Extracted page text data
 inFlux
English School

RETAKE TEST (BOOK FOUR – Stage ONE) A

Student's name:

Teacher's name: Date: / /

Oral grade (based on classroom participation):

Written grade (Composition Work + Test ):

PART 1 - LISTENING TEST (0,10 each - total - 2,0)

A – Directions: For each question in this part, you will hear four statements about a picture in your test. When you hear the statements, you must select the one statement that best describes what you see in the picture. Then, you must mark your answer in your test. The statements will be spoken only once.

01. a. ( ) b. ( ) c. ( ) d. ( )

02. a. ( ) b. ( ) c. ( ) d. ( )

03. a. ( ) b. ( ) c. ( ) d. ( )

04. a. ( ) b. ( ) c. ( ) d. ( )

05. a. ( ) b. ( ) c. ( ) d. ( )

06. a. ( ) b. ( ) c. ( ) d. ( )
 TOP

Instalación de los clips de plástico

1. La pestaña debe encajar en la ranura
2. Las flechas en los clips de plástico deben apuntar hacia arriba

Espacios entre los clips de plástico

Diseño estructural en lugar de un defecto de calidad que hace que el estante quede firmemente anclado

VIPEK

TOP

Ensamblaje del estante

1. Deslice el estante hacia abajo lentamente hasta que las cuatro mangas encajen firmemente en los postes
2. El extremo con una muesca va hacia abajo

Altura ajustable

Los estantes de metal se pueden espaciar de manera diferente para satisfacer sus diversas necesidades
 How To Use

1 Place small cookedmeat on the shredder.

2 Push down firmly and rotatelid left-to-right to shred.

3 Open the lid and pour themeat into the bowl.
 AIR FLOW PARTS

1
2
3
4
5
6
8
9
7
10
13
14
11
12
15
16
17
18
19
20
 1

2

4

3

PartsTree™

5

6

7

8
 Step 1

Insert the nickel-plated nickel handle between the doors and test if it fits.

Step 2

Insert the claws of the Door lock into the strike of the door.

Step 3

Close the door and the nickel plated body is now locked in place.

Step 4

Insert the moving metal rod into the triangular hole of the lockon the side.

**PROBLEM TO WORK ON:** Say only the number of lines above holding "abajo".

**EXERCISE SOLUTION:** 2